To be a child in such an environment was another kind of hell. And, Antara grew up neglected and abandoned. Growing up in a cult, left alone by her mother, surrounded by hippies in white clothes persisting at the edge of the society, the only desire Antara had to be considered as “normal”.
She did not want to be a part of this lunatic gang of Ashramities. While Tara could not be contained by the norms of the society and Antara wants to be accepted into those very norms. Every decision in her life from marriage to pregnancy is taken, ‘by this desire to be considered as normal.’
In a way, Antara is also a rebel, but she has turned her rebellion inwards. Her rebellion is restricted to the realm of thought, confined to the four walls of her mind, it never translates into action.
She is the kind of woman who packs her bags, abandons her family and runs away from her house only to return in the evening to serve dinner to her husband. Antara’s volcanic emotions juxtaposed with perfectly reasonable actions give the novel its edginess.
However there are issues with the novel. Antara is an artist. She has this one particular project where she repeatedly sketches the face from one photograph. Each sketch is based on a previous sketch so that the original photograph is soon forgotten.
It is about how one original picture can give birth to multiple versions that are so different from each other. Antara’s curator titles her show as “the diary of an artist.”
The show is unsuccessful and Antara blames the title: A diary. What does that even mean? A diary sounds so trifling, so ridiculously childlike.
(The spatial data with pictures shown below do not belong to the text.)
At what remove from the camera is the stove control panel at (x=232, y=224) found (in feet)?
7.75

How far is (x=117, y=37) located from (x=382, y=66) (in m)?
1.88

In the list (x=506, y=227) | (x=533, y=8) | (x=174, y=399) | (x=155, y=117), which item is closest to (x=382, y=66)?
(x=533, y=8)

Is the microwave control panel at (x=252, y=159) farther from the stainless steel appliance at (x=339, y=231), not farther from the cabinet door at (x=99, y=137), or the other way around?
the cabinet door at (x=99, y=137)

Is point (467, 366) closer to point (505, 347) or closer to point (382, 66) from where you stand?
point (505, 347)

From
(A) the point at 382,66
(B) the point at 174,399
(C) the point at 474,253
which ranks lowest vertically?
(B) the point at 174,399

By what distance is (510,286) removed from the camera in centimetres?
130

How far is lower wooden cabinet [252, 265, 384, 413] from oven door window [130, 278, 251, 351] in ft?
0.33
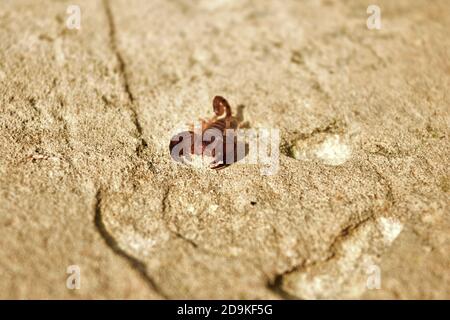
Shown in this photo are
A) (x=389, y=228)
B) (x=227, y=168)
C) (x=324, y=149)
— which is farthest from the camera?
(x=324, y=149)

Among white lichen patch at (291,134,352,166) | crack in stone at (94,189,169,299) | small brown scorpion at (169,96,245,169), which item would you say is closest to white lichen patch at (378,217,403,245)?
white lichen patch at (291,134,352,166)

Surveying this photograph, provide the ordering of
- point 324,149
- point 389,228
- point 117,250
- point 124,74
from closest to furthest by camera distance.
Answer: point 117,250 < point 389,228 < point 324,149 < point 124,74

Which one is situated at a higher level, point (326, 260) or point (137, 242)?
point (137, 242)

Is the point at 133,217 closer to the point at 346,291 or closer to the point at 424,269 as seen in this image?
the point at 346,291

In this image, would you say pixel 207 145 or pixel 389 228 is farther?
pixel 207 145

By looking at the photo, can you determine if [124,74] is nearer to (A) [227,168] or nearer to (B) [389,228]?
(A) [227,168]

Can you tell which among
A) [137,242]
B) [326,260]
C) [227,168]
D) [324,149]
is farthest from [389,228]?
[137,242]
Who wants to spend money on a diary, really? I never even saw the work as a diary.
And, yet I believe that diary is an appropriate metaphor to describe the novel. Like a diary, the novel has many dangling paragraphs, they might be good in themselves but they have no further narrative consequence.
In one paragraph, Antara mentions her first encounter with a 16 year old boy. And as readers we expect a more elaborate description of the incident, its impact on her psyche, and it influence on her adolescent life.
But, the event is like a small note—almost like a forgotten diary entry--and it is never again mentioned in the novel. Similarly, there are incessant references to her mother’s disease, doctors and medication.
These sections have many technical medical terms, and many popular reviews have complained about the vocabulary.
However, for me, the problem is not as much with the technical terms as it is in the ambiguous role they play in the novel. Many great novels such as Moby Dick uses technical vocabulary to create an atmosphere, a kind of setting for the novel.
Even Real Life, another book shortlisted for Booker Prize, uses way more technical terms than Burnt Sugar. However, Real Life is set in a Biochemistry graduate lab and it wants the reader to inhabit the world of a science graduate student
so the technical details create an atmosphere for the novel, a kind of ambience inhabited by all its characters. However, in Avni Doshi’s novel, the medical details are too scattered to actually set a tone for the novel.
They are like interludes that come and go without creating any impact on the narrative. Similarly, there are to the protagonist’s homosexual desire and incest. Both these references appear for one single sentence and one’s left confused about their purpose in the story.
Do they reflect on the deeper pattern of desires of our character? And if so, why are they not developed throughout the narrative? And, if they are unimportant to the narrative, why are they even mentioned?
Again, they seem like diary entries, records of the flickering thoughts in the mind of the character, Apart from confusing the reader, they have no significant impact on the novel.
Despite its flaws, Avni Doshi has crafted a fast paced debut novel about a fraught relationship between a mother and her daughter.
For exploring some of the darker sides of parenting and for writing that impeccable first sentence, I will give this book a three out of 5 stars.